By Takahiko Wada and Leika Kihara
TOKYO (Reuters) -Core consumer prices in Japan’s capital rose 3.2% in June from a year earlier, exceeding the central bank’s 2% target for the 13th straight month in a sign of broadening inflationary pressure, government data showed on Friday.
Separate data showed factory output fell more than expected in May, underscoring risks to the export-reliant economy as aggressive U.S. interest rate hikes and soft Chinese growth cloud the outlook for global demand.
The inflation figures for Tokyo, which is seen as a leading indicator of nationwide trends, will likely keep alive expectations the Bank of Japan (BOJ) will phase out its massive stimulus this year.
The increase in the Tokyo core consumer price index (CPI), which excludes volatile fresh food but includes fuel costs, followed a 3.1% gain in May and compared with a median market forecast for a 3.3% rise.
An index that strips away both fresh food and fuel costs rose 3.8% in June from a year earlier after a 3.9% gain in May, the data showed.

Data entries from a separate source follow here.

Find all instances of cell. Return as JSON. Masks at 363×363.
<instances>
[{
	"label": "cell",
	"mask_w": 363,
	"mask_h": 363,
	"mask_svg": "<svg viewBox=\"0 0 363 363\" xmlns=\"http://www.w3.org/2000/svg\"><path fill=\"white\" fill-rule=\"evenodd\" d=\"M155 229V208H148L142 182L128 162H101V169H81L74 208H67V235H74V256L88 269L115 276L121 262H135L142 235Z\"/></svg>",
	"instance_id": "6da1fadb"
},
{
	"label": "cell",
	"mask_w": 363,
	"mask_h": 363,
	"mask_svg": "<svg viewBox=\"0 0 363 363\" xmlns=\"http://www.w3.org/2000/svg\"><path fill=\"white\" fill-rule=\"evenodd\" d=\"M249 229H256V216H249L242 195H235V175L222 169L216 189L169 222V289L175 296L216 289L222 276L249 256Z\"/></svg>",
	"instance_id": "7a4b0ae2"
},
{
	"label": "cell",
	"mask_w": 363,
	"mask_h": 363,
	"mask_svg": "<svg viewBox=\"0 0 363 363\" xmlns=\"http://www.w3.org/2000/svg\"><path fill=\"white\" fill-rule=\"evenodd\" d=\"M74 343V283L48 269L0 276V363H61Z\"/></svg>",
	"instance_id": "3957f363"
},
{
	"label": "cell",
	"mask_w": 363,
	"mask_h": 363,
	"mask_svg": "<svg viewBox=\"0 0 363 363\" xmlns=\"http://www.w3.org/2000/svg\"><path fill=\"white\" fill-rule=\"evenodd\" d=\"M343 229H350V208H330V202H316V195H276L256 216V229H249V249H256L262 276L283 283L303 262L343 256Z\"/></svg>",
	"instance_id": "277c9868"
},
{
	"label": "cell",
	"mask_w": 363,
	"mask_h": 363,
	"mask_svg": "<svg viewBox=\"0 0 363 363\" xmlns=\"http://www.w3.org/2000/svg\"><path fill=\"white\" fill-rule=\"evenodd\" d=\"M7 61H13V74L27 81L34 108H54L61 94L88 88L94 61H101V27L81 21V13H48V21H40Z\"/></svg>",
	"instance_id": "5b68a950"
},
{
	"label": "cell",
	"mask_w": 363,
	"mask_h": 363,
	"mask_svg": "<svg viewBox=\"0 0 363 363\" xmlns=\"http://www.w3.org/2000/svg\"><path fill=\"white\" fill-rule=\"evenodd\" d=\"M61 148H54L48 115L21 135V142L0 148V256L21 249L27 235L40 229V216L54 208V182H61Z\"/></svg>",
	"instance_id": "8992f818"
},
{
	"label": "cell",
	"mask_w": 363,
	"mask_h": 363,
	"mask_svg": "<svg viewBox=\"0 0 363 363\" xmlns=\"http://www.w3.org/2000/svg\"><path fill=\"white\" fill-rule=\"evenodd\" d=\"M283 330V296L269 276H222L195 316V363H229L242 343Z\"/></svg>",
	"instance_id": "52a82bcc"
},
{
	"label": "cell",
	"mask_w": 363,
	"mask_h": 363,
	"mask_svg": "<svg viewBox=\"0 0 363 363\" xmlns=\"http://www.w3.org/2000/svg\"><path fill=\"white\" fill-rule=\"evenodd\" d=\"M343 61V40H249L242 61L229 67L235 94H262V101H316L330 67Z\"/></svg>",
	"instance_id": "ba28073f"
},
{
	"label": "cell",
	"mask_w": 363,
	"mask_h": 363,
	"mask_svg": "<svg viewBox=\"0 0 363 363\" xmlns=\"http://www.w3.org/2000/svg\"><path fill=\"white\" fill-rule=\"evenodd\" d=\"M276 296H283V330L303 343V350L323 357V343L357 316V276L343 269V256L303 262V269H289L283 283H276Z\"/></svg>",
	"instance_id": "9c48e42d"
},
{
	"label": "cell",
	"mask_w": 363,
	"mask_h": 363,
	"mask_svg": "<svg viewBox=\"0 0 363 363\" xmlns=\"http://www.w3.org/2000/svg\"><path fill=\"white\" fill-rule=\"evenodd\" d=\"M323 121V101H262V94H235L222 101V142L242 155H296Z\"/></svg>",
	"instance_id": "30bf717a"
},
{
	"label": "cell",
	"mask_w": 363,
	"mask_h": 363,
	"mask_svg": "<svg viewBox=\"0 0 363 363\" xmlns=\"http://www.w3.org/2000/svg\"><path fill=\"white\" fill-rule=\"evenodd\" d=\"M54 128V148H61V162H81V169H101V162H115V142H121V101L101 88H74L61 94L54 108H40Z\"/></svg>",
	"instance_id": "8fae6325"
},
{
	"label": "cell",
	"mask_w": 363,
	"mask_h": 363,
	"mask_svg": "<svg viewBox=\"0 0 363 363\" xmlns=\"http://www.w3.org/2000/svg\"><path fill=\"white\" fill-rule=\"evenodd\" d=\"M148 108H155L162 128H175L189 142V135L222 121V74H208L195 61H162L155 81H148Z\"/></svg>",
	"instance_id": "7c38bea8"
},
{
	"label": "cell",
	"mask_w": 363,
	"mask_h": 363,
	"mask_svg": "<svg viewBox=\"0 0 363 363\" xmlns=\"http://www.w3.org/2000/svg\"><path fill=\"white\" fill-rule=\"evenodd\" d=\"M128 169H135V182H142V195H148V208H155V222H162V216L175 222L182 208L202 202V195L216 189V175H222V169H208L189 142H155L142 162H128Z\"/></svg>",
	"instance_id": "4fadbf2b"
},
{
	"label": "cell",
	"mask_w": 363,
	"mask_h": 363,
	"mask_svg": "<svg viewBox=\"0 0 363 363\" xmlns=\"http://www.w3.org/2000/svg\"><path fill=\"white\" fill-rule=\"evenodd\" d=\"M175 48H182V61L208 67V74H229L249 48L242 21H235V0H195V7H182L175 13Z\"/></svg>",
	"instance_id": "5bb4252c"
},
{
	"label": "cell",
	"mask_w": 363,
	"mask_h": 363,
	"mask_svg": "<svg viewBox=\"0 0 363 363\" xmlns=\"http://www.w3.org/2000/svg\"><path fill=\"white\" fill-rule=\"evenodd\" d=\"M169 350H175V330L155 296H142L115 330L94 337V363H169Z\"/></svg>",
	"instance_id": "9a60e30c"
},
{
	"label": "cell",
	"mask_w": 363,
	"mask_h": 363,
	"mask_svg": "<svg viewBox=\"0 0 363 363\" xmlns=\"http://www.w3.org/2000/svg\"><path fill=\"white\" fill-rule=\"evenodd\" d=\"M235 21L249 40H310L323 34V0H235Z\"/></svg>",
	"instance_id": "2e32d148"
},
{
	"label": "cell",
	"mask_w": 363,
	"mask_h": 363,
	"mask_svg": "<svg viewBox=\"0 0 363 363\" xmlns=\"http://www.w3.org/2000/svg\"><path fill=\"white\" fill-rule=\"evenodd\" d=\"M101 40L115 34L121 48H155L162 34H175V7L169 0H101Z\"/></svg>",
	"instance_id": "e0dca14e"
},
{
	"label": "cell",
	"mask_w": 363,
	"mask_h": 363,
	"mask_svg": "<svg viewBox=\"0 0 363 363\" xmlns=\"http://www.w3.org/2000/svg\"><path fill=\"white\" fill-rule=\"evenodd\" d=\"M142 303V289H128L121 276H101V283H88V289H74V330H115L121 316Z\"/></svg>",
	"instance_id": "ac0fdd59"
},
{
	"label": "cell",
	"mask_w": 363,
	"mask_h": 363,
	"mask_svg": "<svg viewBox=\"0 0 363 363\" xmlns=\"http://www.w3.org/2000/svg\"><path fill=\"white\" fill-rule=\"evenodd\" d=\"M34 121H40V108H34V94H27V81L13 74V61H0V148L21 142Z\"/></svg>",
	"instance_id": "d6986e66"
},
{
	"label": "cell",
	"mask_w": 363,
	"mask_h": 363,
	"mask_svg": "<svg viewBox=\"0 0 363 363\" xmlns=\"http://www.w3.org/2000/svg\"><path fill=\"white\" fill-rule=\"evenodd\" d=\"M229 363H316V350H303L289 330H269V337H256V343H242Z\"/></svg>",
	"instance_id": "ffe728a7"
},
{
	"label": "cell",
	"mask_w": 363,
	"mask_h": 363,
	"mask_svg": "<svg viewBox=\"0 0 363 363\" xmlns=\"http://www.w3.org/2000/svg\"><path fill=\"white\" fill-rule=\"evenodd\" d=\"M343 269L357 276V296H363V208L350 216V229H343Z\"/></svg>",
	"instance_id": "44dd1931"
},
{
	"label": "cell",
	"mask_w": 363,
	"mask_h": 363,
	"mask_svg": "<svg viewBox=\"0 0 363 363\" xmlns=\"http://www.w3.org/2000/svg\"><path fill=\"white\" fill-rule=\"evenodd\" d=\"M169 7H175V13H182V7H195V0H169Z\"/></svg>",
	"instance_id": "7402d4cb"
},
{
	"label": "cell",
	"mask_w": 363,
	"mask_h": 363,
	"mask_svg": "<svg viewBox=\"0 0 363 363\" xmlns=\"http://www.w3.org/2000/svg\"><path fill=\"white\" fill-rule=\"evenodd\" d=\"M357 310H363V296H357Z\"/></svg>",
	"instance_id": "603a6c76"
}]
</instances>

Japan’s economy is finally recovering from the scars of the COVID-19 pandemic, though risks of a global slowdown and rising food prices hang over the outlook for exports and consumption.
With inflation already exceeding its target, markets are rife with speculation the BOJ could soon phase out ultra-loose monetary policy under new governor Kazuo Ueda.
Ueda has repeatedly said inflation will slow in coming months as cost-push factors dissipate, and that the BOJ will maintain ultra-loose policy until stronger wage growth ensures Japan can sustainably see inflation hit its 2% target.
But he told a seminar on Wednesday the BOJ would see good reason to shift monetary policy if it became “reasonably sure” that inflation would accelerate into 2024 after a period of moderation.